Eğitimin toplumun geleceği açısından taşıdığı önem dikkate alındığına, Türkiye’de bir taraftan yoğun bir şekilde eğitimde ticarileşme ve özelleştirme uygulamaları sürerken, diğer taraftan eğitim müfredatının biçimlendirilmesinden okullardaki bu tür pratik uygulamalara kadar hemen her alanda dini söylem ve ritüellerin eğitim sürecine adım adım yerleştirilmek istendiği görülmektedir.
Geçtiğimiz 18 yıl içinde, okullarımızda eğitim biliminin en temel ilkeleri ve laik-bilimsel eğitim anlayışı yok sayılarak sürdürülen dinselleştirme adımları, öğretmenler, öğrenciler ve veliler üzerinde psikolojik bir baskı oluşturmaya başlamıştır.

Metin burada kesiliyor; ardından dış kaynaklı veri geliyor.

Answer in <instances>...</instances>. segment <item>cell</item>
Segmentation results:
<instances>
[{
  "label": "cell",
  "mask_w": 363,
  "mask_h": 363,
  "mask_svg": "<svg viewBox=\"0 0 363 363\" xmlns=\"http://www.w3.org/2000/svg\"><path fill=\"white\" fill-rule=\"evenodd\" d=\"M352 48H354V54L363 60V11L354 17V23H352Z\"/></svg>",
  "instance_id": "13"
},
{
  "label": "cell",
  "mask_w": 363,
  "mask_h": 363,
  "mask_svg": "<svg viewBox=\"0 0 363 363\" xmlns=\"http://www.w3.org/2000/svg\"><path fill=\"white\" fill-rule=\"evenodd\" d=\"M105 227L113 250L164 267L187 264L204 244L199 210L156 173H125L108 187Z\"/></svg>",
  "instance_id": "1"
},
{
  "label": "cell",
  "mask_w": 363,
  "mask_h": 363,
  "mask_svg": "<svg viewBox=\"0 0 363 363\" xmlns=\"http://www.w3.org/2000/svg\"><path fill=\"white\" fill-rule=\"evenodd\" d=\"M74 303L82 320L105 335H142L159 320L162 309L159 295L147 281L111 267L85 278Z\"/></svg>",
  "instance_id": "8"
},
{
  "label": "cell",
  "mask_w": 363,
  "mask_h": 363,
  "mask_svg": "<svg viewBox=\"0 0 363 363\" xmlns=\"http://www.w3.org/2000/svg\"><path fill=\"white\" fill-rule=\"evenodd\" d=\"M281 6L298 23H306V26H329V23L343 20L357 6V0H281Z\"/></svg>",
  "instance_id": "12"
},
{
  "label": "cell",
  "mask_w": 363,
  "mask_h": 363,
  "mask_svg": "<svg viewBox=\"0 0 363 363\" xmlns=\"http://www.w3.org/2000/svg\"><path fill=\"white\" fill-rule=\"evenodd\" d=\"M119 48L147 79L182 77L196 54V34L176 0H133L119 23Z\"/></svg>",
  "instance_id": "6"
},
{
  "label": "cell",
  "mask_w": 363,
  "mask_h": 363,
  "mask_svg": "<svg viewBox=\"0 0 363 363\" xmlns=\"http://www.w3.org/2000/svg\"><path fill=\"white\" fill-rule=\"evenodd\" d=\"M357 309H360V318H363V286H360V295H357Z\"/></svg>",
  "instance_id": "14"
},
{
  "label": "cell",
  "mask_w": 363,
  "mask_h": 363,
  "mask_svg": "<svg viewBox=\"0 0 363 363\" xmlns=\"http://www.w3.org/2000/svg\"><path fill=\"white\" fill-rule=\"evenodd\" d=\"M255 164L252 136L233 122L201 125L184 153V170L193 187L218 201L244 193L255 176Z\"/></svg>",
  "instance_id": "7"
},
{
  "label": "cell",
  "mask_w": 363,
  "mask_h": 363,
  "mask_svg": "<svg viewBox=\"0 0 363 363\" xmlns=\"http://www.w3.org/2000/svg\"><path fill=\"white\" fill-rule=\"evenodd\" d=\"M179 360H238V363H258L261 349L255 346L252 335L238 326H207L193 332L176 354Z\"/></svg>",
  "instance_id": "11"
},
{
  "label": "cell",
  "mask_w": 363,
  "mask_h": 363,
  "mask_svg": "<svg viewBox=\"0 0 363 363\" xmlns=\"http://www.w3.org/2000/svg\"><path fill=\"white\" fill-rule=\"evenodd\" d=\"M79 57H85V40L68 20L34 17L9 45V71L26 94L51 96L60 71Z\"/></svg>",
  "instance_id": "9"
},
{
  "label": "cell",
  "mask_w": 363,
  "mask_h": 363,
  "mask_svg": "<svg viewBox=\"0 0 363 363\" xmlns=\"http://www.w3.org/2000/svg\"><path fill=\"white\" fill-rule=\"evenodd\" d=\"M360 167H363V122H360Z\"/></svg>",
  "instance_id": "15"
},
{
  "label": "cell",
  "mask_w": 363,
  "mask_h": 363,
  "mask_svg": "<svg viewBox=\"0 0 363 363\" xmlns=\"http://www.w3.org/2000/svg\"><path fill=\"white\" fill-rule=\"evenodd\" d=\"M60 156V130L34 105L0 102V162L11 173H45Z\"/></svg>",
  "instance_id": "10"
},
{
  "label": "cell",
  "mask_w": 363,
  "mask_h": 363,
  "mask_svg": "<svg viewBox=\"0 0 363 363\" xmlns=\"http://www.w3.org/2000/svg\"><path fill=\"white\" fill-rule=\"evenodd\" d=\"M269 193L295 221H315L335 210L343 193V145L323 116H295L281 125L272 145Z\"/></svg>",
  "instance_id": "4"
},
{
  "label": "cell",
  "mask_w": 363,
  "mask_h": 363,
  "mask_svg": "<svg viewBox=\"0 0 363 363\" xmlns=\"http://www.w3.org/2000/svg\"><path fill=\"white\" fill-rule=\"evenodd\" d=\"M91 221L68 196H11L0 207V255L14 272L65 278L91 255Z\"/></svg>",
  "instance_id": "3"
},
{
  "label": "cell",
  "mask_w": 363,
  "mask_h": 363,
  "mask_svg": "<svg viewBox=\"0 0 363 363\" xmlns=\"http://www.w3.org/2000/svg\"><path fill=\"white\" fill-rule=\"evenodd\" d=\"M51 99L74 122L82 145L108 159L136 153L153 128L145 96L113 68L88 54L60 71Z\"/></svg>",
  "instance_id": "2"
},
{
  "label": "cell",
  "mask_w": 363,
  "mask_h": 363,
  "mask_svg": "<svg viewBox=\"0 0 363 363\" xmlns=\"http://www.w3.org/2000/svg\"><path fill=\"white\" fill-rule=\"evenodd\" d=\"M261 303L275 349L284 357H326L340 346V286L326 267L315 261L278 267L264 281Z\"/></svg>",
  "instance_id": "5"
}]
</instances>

AKP iktidarında adım adım hayata geçirilen eğitimi hem içerik, hem de biçimsel olarak dini kural ve referanslara göre biçimlendirme uygulamaları son yıllarda daha da somutlaşmıştır. Eğitim müfredatına bilim dışı müdahaleler, felsefe-bilim derslerinin azaltılması, din eğitiminin fiilen okul
öncesine hatta kreşlere kadar indirilmesi vb gibi uygulamalar geçtiğimiz yıllarda eğitimin dinselleştirilmesi açısından öne çıkan uygulamalar olmuştur.
Türkiye’de iktidar eliyle eğitim alanı başta olmak üzere, toplumsal yaşamın bütün alanlarında hayata geçirilmeye çalışılan dinselleşme söylem ve pratikleri, son yıllarda eğitimin bütün kademelerinde yaşanan bir sorun olarak dikkat çekerken, öğrencilere yönelik her fırsatta dini söylem
ve telkinler içeren uygulamaların milli eğitim müdürlükleri ve mülki amirlerin talimatıyla yapılmak istenmesi dikkat çekicidir.